▸ **Stored data entries**:
-*-

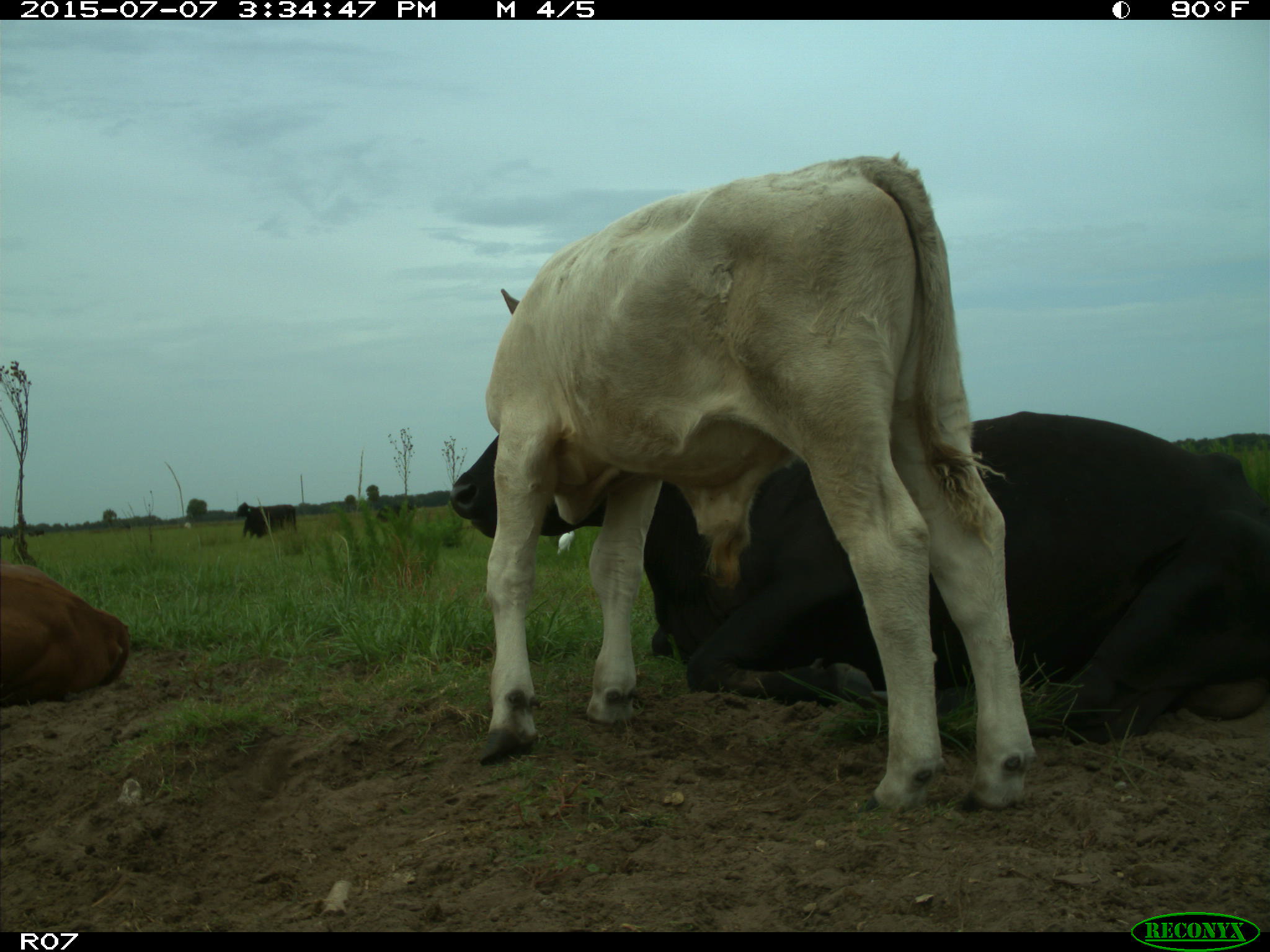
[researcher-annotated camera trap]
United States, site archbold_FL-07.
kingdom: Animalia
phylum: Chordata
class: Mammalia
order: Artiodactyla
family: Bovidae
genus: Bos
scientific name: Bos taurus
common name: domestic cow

-*-

Transcribe all lines above exactly, skipping pictures.

[researcher-annotated camera trap]
United States, site archbold_FL-07.
kingdom: Animalia
phylum: Chordata
class: Mammalia
order: Artiodactyla
family: Bovidae
genus: Bos
scientific name: Bos taurus
common name: domestic cow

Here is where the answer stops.